課題内容: fezolinetantの第III相試験に関する本文では、30 mg群と45 mg群がいずれも4つ全ての主要評価項目を達成したと述べられています。本文がその根拠として示している結果を説明してください。

本文抜粋:
────────────────────────────────────────
- VMSの頻度および重症度の有意な改善とQOL向上 -

 アステラス製薬株式会社(本社:東京、代表取締役社長CEO:安川 健司、以下「アステラス製薬」)は、閉経に伴う中等度から重度の血管運動神経症状(顔のほてり・のぼせ等(ホットフラッシュ):Vasomotor Symptoms、以下「VMS」)に対する経口の非ホルモン治療薬として開発中のfezolinetantについて、第III相ピボタル試験であるSKYLIGHT1TM試験の結果を医学専門誌のThe Lancet(以下「Lancet誌」)で発表しました1。本試験のデータは、3月13日付のオンライン版に掲載されました。

 本試験では、fezolinetant 30 mgおよび45 mgを1日1回投与したいずれの群においても、4つ全ての主要評価項目を達成し、プラセボ投与群と比較して、投与後4週時および12週時における中等度から重度のVMSの頻度および重症度がベースラインから統計学的に有意な改善を示しました。これらの改善はfezolinetant投与後1週時から認められ、その効果は52週の投与期間中、維持されました。二重盲検期間中、fezolinetant 30 mg投与群で37%、45 mg投与群で43%、プラセボ投与群で45%の患者において、治験薬投与下の有害事象(Treatment Emergent Adverse Events:TEAE)が報告されました。40週の継続投与期間に示されたfezolinetantの安全性プロファイルは、12週のプラセボ対照期間と一致していました。52週の試験期間中、最も多くみられたTEAEは頭痛と新型コロナウイルス感染症(COVID-19)でした。本試験の12週時における有効性と安全性のデータは、2022年米国産婦人科学会(American College of Obstetricians and Gynecologists: ACOG)年次総会で初めて発表されました。

 主な副次的評価項目は、睡眠障害を評価する患者報告アウトカム(Patient-Reported Outcomes Measurement Information System Sleep Disturbance – Short Form 8b: PROMIS SD SF 8b)で、総スコアのベースラインから12週時までの平均変化を評価しました。12週時点でいずれの用量においても睡眠障害の改善が認められましたが、統計学的な有意差は示されませんでした。睡眠に関する別の指標(Patient Global Impression of Change in Sleep Disturbance: PGI-C SDとPatient Global Impression of Severity in Sleep Disturbance: PGI-S SD)を用いた解析では、fezolinetant 30 mgおよび45 mg投与群において、4週時および12週時でプラセボ投与群と比較して高い割合の患者で改善が報告されました。閉経期特有の生活の質(Quality of Life: QOL)に関する質問票(Menopause-specific Quality of Life Questionnaire: MENQOL)2,3を用いた解析では、4週時および12週時において有意かつ臨床的に意義のあるQOLの向上が認められ、52週まで維持されました。
────────────────────────────────────────
提示項目:
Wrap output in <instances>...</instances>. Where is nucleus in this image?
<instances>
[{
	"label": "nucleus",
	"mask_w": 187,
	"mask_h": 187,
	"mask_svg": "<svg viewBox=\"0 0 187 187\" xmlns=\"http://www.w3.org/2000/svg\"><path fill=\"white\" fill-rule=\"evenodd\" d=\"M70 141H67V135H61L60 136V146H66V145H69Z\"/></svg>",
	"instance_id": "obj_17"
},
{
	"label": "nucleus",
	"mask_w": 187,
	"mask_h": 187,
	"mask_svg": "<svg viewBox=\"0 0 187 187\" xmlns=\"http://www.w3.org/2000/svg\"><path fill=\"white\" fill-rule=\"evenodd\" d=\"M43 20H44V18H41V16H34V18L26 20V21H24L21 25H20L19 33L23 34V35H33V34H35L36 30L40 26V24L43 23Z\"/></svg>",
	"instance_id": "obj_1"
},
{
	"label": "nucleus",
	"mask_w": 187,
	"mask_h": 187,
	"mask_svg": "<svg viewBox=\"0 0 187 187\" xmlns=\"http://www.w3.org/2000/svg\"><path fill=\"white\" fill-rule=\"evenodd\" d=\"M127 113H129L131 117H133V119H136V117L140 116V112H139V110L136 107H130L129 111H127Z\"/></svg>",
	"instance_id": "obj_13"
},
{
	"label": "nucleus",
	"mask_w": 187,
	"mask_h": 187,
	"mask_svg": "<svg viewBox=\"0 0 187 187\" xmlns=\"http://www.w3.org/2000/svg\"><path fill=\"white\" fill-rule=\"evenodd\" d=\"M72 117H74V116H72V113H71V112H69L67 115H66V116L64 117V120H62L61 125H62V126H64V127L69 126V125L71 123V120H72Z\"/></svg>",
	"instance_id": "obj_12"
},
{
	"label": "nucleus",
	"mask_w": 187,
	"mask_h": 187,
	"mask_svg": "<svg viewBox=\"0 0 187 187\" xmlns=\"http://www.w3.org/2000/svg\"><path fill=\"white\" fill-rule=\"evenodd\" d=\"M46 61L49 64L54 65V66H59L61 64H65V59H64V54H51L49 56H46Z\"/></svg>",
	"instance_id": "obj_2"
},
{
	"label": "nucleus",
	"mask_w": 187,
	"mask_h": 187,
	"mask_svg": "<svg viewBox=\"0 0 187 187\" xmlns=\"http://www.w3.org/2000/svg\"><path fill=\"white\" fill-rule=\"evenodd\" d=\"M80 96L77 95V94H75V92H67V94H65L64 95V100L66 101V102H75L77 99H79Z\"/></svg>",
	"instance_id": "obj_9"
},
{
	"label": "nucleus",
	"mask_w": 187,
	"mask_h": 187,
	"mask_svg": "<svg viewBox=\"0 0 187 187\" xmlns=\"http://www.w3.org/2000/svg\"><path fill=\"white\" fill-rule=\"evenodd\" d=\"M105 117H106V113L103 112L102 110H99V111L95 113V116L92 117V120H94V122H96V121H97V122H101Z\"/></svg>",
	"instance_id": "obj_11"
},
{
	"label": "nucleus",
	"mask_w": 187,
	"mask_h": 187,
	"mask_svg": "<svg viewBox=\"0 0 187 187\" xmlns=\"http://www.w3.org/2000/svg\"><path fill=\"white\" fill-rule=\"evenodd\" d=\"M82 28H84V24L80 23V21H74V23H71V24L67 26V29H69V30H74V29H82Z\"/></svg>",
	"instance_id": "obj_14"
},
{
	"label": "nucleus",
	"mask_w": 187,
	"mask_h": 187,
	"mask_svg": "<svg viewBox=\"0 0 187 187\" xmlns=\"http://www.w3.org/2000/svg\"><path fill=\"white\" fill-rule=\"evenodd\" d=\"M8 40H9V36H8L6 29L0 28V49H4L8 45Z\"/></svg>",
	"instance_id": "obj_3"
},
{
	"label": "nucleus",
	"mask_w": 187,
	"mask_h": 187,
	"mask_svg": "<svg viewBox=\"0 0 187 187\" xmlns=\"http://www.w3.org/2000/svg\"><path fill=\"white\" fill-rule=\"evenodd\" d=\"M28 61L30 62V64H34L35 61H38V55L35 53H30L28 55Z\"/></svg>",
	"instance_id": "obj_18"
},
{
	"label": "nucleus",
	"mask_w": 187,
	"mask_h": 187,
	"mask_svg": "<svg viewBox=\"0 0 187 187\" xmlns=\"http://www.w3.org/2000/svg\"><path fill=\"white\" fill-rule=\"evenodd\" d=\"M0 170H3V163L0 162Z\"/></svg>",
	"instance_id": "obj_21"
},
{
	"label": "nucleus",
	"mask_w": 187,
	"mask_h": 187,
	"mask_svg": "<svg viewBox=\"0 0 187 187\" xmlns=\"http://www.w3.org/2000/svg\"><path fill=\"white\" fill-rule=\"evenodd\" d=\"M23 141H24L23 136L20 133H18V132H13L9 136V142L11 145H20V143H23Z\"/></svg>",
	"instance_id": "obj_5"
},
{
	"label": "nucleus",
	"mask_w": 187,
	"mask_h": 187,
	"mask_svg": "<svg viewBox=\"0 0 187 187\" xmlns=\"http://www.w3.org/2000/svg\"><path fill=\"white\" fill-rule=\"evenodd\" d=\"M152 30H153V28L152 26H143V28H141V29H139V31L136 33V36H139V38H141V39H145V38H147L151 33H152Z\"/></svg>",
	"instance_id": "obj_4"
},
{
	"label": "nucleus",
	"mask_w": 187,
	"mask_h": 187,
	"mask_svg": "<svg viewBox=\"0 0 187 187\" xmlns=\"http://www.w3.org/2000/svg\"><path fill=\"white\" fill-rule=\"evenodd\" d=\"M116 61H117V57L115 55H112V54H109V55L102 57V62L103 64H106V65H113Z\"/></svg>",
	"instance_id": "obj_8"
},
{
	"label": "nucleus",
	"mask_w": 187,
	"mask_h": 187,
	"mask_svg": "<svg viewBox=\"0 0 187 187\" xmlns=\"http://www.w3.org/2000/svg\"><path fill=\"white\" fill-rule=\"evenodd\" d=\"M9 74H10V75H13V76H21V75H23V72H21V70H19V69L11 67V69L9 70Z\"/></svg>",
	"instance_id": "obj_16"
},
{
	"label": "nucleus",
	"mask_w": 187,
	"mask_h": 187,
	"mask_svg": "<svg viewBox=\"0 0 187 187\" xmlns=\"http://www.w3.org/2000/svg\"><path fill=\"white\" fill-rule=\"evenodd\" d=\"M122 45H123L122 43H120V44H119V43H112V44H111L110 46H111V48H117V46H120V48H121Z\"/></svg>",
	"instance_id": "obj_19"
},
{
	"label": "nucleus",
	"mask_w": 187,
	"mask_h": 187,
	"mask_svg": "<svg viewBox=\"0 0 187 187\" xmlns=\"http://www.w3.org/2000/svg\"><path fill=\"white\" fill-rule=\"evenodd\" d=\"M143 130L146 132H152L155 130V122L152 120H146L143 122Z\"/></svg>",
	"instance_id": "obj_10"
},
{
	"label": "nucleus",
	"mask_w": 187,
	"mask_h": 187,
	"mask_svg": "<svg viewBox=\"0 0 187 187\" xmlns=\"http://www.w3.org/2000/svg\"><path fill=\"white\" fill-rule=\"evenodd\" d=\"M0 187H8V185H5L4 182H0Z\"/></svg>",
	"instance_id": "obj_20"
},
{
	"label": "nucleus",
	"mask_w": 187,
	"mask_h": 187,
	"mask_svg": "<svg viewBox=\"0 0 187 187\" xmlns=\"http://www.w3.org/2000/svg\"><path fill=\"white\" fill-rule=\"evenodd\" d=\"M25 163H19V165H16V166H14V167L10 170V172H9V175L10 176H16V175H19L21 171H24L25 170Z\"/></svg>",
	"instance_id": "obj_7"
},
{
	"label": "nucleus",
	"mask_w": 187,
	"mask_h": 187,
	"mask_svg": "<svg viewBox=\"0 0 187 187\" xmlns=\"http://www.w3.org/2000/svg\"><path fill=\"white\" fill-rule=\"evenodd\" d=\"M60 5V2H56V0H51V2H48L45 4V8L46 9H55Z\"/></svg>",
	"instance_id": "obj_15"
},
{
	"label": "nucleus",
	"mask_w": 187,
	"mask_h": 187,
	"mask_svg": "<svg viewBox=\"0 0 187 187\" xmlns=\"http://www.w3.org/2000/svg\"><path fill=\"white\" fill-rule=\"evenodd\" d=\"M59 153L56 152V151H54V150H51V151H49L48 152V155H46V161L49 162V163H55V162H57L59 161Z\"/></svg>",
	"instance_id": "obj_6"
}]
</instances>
────────────────────────────────────────
解答: fezolinetant 30 mgおよび45 mgを1日1回投与したいずれの群でも、プラセボ投与群と比較して、投与後4週時および12週時における中等度から重度のVMSの頻度と重症度が、ベースラインから統計学的に有意に改善しました。